Ginny Polk leads a complicated life. A cook and baker in a Louisiana penitentiary, she finds her favorite part of the job is making sure death row inmates have their favorite meals as their last suppers. That involves debriefing them one on one, seeking out their relatives to figure out how to prepare those meals, buying the ingredients, and serving them dishes like Clabber Cake, pork neck stew, and even cornflakes and milk hours before their execution.
Everyone wonders why she bothers, even Ginny’s close co-worker Dot: “Most are headed straight to hell. Worrying about what they eat before they fry is a waste of all our time.”

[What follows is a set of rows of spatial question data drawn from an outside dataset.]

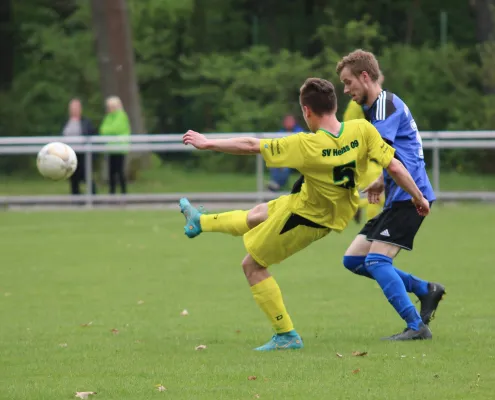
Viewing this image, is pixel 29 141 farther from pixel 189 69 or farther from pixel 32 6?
pixel 32 6

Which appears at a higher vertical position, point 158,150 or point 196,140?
point 196,140

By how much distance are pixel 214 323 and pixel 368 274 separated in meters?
1.41

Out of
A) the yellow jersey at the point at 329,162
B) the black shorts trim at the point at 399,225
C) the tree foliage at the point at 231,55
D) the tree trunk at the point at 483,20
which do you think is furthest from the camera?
the tree foliage at the point at 231,55

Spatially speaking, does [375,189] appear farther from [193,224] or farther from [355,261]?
[193,224]

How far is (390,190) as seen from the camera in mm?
7895

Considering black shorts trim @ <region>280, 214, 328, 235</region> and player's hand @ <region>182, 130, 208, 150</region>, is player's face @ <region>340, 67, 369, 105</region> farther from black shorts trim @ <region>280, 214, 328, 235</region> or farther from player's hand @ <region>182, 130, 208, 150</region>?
player's hand @ <region>182, 130, 208, 150</region>

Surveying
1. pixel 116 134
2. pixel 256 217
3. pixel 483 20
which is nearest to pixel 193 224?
pixel 256 217

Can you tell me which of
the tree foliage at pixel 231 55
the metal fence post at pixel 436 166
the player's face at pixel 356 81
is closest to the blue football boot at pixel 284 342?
the player's face at pixel 356 81

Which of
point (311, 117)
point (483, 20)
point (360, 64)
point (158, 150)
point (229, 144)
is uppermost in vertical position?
point (360, 64)

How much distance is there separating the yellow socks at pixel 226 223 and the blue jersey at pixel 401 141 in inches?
41.7

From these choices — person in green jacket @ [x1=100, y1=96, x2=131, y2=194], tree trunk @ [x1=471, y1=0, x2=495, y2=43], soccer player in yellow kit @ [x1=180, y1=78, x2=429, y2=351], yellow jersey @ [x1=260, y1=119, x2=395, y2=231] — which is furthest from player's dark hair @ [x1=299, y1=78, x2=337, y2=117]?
tree trunk @ [x1=471, y1=0, x2=495, y2=43]

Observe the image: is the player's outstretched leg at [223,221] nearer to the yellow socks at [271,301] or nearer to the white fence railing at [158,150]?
the yellow socks at [271,301]

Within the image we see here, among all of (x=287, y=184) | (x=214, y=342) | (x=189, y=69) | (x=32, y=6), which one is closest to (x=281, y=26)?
(x=189, y=69)

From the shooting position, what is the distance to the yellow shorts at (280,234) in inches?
289
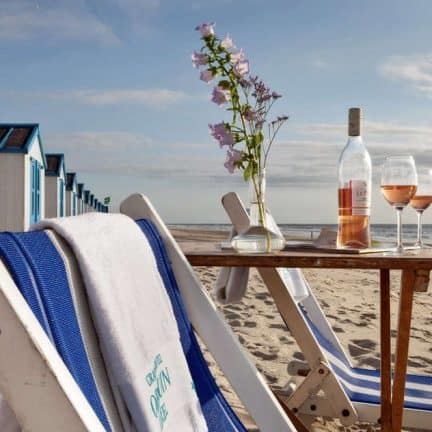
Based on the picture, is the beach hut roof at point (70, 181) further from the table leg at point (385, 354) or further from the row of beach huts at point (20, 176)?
the table leg at point (385, 354)

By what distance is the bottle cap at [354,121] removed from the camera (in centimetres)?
227

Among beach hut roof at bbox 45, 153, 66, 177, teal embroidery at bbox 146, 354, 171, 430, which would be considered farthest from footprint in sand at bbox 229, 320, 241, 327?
beach hut roof at bbox 45, 153, 66, 177

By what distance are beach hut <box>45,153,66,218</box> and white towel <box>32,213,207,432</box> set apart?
16.9m

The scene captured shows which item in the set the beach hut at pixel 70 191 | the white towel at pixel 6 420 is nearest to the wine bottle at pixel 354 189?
the white towel at pixel 6 420

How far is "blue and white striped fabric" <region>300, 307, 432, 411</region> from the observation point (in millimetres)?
2482

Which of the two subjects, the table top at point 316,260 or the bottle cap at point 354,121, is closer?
the table top at point 316,260

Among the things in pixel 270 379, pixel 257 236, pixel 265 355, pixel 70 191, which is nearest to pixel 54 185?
pixel 70 191

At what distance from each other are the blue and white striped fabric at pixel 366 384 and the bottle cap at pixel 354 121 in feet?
2.82

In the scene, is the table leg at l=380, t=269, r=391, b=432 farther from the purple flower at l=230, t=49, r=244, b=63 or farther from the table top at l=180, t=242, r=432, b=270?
the purple flower at l=230, t=49, r=244, b=63

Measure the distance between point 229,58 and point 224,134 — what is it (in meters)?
0.27

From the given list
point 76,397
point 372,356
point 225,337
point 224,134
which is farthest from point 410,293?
point 372,356

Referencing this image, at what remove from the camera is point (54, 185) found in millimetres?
18781

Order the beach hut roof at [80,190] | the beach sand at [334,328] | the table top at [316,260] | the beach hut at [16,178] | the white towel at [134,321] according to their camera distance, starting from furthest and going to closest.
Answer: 1. the beach hut roof at [80,190]
2. the beach hut at [16,178]
3. the beach sand at [334,328]
4. the table top at [316,260]
5. the white towel at [134,321]

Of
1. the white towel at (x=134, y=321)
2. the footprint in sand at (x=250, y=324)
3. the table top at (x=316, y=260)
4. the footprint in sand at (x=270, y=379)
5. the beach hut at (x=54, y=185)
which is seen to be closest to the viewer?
the white towel at (x=134, y=321)
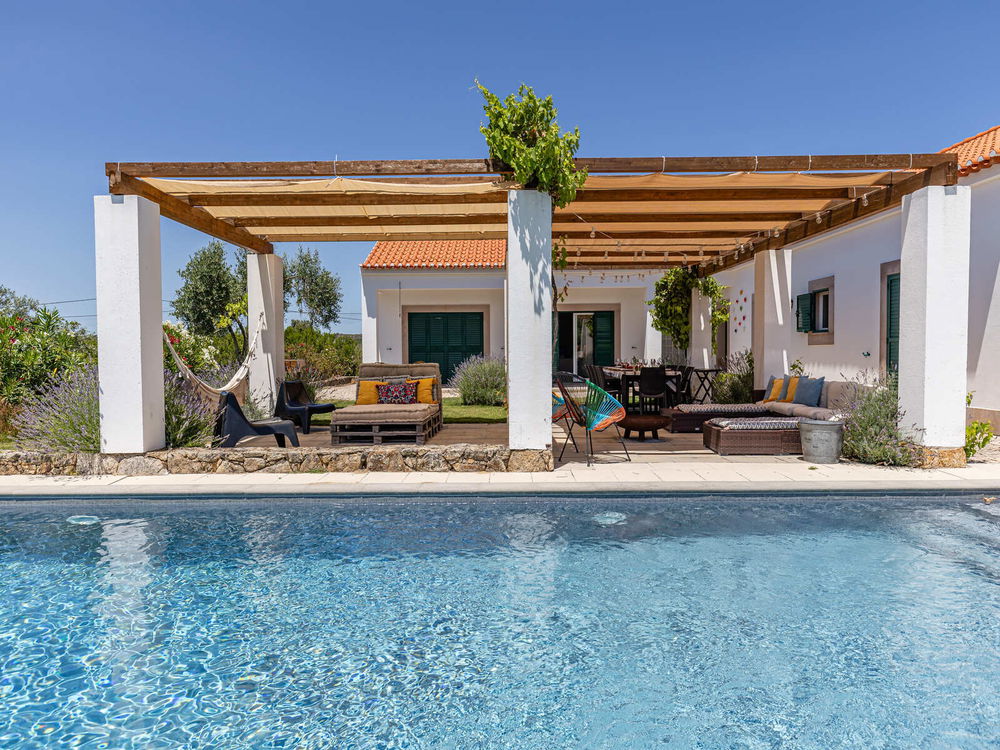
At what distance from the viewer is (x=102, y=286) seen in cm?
649

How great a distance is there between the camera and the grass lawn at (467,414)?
10.8 m

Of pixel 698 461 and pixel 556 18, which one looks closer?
pixel 698 461

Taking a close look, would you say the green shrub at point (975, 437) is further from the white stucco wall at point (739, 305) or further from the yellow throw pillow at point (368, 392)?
the yellow throw pillow at point (368, 392)

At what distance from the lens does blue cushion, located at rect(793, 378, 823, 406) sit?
9039 millimetres

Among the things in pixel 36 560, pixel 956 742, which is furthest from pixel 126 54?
pixel 956 742

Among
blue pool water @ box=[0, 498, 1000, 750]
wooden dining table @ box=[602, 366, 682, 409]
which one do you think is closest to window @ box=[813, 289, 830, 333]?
wooden dining table @ box=[602, 366, 682, 409]

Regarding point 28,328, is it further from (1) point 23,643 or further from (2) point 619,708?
(2) point 619,708

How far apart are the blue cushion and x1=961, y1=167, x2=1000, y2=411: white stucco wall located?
179 centimetres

Serving the last meals would be depressing for almost anyone but especially for Ginny who has a complex personal history with the prison. This novel takes place in the 1950s when Polk’s father Joe was the hot-tempered warden of Greenmount State Penitentiary. Her father is murdered when she is eight and, inexplicably, Ginny’s mother decides it would be a good idea for her daughter to witness the execution of her father’s killer, a man who screams his innocence right to his last breath.
You’d think this is the last place Ginny would want to work but flash forward some 15 years and now Ginny is the cook at that very same penitentiary. If that isn’t incestuous enough, Ginny is now also the live-in girlfriend of the new warden, her father’s best friend!
Can you say “Southern Gothic?”
Ginny’s paramour is Roscoe Simms, a very good man, reportedly a much better man than her father, as we see more and more as the story progresses. That he’s twice as old and could be her own daddy is something that Ginny’s annoying mom Miriam never lets her forget.
Simms allows Ginny to prepare these last suppers for the death row inmates, but he doesn’t like it. And the day comes when the ritual has dire consequences, not once but twice. Simms knows intuitively that the closer Ginny gets to Death Row, the greater the chance she’ll stumble upon the real story of her father’s death which, of course, she does.
The Last Suppers is a serious book, beautifully written, that explores the effect of ruinous family secrets. It’s about race, death and the lives we lead, sometimes against our better judgment. It’s no wonder that it’s the first book chosen for a new hardcover imprint from Kensington Books.
Author Mindy Mikulencak has done her share of research and it shows. The novel itself is a stew filled with touchstones of our past—like the Ku Klux Klan—that some would rather ignore. The Last Suppers is compelling and very very real.
And there is a bonus—recipes for some of those last suppers are included!